Paul
Goble
Staunton, October 23 – Belarus may
be reaching out to the West and becoming an ever greater object of Moscow’s
attention, but getting the facts about that country, never easy, has become ever
more difficult for four reasons, the Lizan telegram channel complains (t.me/ivan_lizan/17 reposted at iarex.ru/news/71699.html).
These
reasons reflect a fundamental underlying reality, it says. For the Lukashenka
regime, “information is recognized as having a greater value than the establishment
of trust between the authorities and the population” which lives not by facts established
by statistics and scholars but by rumors people spread because they have
nothing else.
First
of all and especially since “approximately 2016,” the telegram channel says, data
on a wide variety of basic economic indicators has simply ceased to be
published lest experts are in a position to establish exactly what the authorities
in Minsk are doing legally or illegally such as contraband exports of tobacco
products.
Second,
there is no sociology to speak of regarding social and political issues. The
telegram channel author says that in 30 months of work on Sonar-2050, he “doesn’t
remember a single case when there was even once published in Belarus something
similar to the regular results of VTsIOM or the Public Opinion Foundation” in
Russia.
Of
course, he continues, “there certainly is sociology in Belarus;” but it is
quite restricted in what it is allowed to study or report on. There is no basis for knowing how many Belarusians
support or oppose particular policies or the regime as a whole – and that is
how the Lukashenka regime wants things to be.
Third,
“approximately in 2017,” Minsk decided to “stop publishing data on the
financial status of enterprises.” There has not been any comprehensive data
issued since 2016, apparently a decision that reflects a regime calculation
that “if there are no data, there will not be any criticism of the powers that
be.”
And
fourth – and this may be increasingly important – there are a number of institutions
which don’t issue public reports because their power and influence depends
exclusively on what they tell Lukashenka.
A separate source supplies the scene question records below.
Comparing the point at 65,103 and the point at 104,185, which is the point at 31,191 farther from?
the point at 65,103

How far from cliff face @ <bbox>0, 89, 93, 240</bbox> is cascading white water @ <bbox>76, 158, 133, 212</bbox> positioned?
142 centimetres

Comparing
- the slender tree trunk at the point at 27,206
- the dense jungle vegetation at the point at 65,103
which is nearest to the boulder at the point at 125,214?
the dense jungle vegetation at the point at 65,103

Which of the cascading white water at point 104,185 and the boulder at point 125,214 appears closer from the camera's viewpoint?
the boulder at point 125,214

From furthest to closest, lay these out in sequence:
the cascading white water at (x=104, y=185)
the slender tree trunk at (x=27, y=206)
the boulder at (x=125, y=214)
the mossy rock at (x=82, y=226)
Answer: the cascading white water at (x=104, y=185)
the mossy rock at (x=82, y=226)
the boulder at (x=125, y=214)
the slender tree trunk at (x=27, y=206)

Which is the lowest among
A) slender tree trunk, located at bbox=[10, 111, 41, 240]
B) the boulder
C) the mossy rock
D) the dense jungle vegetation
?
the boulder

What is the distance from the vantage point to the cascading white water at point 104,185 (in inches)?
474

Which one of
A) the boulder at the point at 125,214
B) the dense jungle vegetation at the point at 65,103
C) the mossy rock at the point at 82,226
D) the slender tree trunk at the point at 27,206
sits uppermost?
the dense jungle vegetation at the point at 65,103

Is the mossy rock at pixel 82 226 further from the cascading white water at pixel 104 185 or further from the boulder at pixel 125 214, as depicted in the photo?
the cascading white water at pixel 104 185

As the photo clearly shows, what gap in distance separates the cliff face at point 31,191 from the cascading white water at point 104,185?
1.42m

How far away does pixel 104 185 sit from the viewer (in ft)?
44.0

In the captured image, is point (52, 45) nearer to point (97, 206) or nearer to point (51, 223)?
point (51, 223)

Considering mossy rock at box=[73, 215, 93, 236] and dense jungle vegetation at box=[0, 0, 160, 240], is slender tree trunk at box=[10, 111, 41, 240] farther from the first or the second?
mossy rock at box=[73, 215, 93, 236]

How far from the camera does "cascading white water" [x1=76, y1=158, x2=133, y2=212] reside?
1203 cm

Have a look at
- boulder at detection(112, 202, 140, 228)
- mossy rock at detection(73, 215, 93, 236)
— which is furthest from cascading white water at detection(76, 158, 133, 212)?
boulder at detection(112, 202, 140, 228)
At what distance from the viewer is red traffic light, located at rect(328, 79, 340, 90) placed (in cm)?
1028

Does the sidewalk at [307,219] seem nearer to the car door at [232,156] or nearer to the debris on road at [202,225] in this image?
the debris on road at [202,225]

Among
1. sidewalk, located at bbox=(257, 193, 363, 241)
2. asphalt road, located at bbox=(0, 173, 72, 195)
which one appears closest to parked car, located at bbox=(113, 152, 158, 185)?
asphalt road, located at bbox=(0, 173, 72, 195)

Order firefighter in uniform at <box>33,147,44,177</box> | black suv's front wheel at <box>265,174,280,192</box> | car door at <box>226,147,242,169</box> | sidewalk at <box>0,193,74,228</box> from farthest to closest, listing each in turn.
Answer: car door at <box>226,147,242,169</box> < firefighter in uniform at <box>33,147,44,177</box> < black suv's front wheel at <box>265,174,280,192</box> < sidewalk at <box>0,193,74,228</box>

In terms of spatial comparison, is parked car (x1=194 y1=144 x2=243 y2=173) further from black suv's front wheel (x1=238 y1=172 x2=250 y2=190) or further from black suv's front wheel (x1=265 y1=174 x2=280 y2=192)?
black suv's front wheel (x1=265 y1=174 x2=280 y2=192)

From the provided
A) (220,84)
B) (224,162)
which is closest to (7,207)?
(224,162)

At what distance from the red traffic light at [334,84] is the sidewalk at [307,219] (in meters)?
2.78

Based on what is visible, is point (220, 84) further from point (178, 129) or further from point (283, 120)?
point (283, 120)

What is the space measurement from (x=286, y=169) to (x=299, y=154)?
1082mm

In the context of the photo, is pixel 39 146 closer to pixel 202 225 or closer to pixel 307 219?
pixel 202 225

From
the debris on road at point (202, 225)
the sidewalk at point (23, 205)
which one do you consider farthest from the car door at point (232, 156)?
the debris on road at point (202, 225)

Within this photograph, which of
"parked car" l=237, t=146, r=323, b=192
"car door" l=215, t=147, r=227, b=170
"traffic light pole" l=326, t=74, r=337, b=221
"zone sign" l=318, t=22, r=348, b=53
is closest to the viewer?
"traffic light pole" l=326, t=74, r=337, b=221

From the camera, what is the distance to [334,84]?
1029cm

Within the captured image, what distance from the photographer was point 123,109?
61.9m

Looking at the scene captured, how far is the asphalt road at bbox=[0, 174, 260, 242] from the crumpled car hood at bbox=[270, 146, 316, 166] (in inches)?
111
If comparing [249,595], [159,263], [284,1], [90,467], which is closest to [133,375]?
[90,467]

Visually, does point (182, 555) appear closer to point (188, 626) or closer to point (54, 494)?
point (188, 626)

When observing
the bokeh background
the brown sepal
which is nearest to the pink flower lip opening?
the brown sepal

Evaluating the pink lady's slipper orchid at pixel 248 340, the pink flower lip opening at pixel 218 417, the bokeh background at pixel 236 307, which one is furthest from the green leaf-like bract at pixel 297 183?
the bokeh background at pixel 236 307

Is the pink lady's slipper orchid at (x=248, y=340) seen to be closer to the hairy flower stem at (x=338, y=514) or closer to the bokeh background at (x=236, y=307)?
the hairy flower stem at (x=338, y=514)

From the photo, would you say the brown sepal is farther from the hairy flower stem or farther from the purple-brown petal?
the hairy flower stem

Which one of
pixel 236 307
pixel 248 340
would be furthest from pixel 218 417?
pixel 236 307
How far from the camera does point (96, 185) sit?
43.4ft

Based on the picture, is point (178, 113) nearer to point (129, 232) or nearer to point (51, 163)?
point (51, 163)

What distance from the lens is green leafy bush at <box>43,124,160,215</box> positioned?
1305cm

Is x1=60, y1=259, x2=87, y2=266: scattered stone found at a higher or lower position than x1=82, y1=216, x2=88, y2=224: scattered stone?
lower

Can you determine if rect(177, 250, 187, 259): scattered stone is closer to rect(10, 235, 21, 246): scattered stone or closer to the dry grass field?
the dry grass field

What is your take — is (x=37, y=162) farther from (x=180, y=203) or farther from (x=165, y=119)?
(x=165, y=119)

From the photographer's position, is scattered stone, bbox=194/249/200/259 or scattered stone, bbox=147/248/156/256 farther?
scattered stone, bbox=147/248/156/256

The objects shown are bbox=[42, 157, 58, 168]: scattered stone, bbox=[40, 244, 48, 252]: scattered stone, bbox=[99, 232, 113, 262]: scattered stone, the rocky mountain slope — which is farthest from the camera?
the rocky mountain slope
They have no interest in others
finding anything out that might call their reporting into question or lead to
objections by the population.
For
example, Lisan reports, “in Belarus there are no publicly available data
on the tax declarations of top managers or officials.” In Russia, these may be
falsified in various ways; but at least they exist. As a result, both the
population and increasingly the government in Belarus are flying blind, acting
not on the basis of facts but rather on propaganda memes.